ジェフは未緒と朝食を一緒に食べようとダイニングで待っていた。しかし、いつまでたっても未緒は降りてこない。見かねたアガサが未緒を呼びにいってひとりで戻ってきた。
「奥様は朝食は召し上がらないそうです。」
「やっぱりどこか具合が悪いんじゃ...。」
「えぇ、頭痛がするそうです。後で、軽くつまめるものとお薬をお持ちしますから、坊ちゃまはお食事を召し上がってください。」
アガサの目には相変わらず、僕への非難が込められている。
畜生!僕にどうしろっていうんだ?!
頭痛なんて、夫に会いたくない妻の口実そのものじゃないか!?ジェフは不機嫌なまま朝食を口にして家を出た。
「で、奥さんには何も説明できずに来ちゃったの?」
ミランダは呆れてものが言えないという風にジェフを見た。
「だって、仕方ないだろう?アッチが僕を避けてるんだ。それに僕は何もやましいことはしていない。」
「子どもじゃないんだから...。もとはと言えば、あなたが隠し事をするからでしょう?もう、『馬鹿』もそこまでいくと『哀れ』ね。」
「なんだって?」
「そうでしょう?仮にもあなたの妻なのよ?隠し事をされて気分がいいわけないでしょう。」
「1年間だけの妻だ。それに隠してない。言わなかっただけだ。」
ジェフはぶっきらぼうに訂正した。
「またそんな詭弁を...。なら、聞くけど...。奥さんがジェフの知らない男と腕を組んで楽しそうに歩いてたらどう思う?」
「...そんなことあるわけない。」
もし仮にそんなことがあったら、間違いなく僕は相手の男を殴り倒しているだろう。だって、未緒は僕の妻だ。そして、未緒は相手を殴り倒すかわりに夫の僕を避けることにしたようだ。
「あら、どうして?1年間だけの契約結婚でしょう。
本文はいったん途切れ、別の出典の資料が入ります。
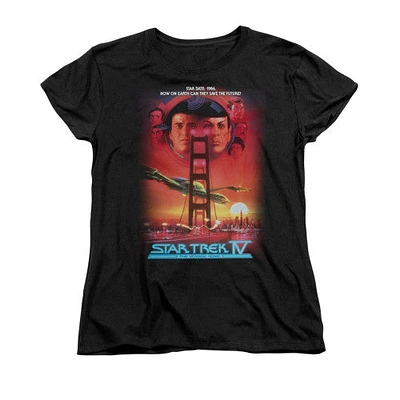 Star Trek The Voyage Home Ladies T-Shirt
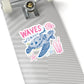 Waves and Wonder Sea Turtle Sticker | Kiss-Cut Vinyl Sticker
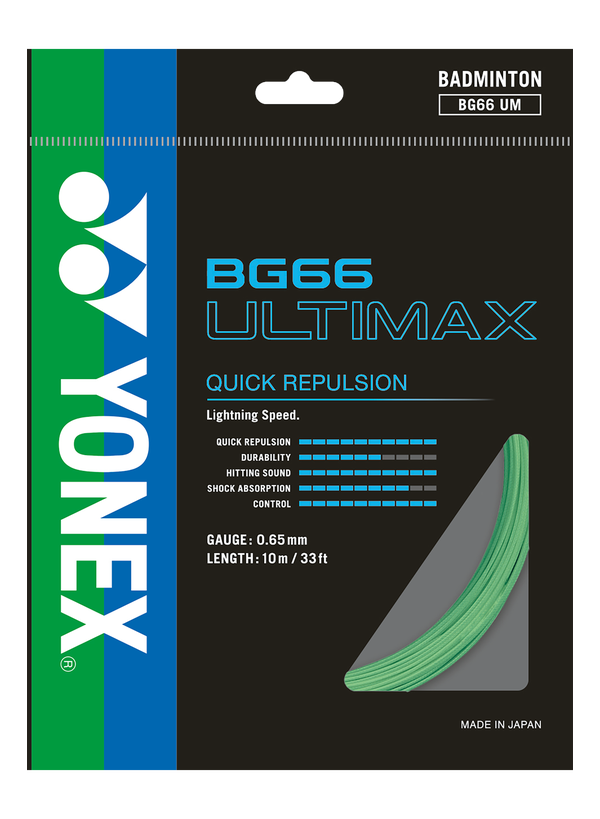 Yonex BG66 ULTIMAX Badminton String (Single Pack)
お互いに恋人がいてもいいじゃない。」
「結婚してる間は、お互いだけだ。例え、期限付きでも僕は誓いを守る。」
「そういう約束なの?」
「...いや。そんな約束はしていない。でも、普通はそうだろう?」
ミランダはため息をつく。
「普通は結婚に1年間なんて期限はないのよ?あるのは『死が二人を分かつまで』というものだけ。それに、今までのジェフを知っているなら、女性の影がないほうがおかしいと思うわ。」
「なんだ、それ。」
「だって、そうでしょう?いっぺんに何人のガールフレンドがいた?」
「付き合っているときは、ちゃんと一人だけだ。そんな不誠実なことをした覚えはない。」
「えぇ、そうよね。食事だけのデートを『お付き合い』とはいわないのよね。あなたはちゃんとした『お付き合い』をしたとしてもたった数日で『別れる』なんていうのもザラだったでしょう?」
「なんで、そんなこと知ってるんだ?!」
「わかるのよ。ずっと一緒にいるから。奥さんもきっと知ってるわ。あなたのアシスタントだったんだから。」
ジェフはもう黙り込むしかなかった。ミランダに自分の女性関係を知られていたとは思わなかった。
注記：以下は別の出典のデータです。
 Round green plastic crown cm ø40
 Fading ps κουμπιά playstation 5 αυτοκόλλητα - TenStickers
未緒は?聡い彼女なら気づいているはずだ。アシスタントに隠す必要はなかったのだから。それどころか、最初のうちは未緒に彼女たちの電話を受けさせていた...。そんな未緒に僕とミランダの仲を誤解するなというほうが無理なのかもしれない。
ミランダはPCを閉じると、出かける支度を始めた。
「どこへいくんだ?」
「こんな分からず屋とは一緒にいたくないわ。」
「まだ、市場は開いたばっかりだぞ?」
「別に私が参加しなくても地球はまわるのよ?」
「...。」
「でかけてくるわ。私のことは気にしないで。」
「あぁ。わかった、スキにしろ!」
「えぇ。スキにさせてもらうわ。」
ジェフが自分のPCに集中しているフリをしている間にミランダは出て行った。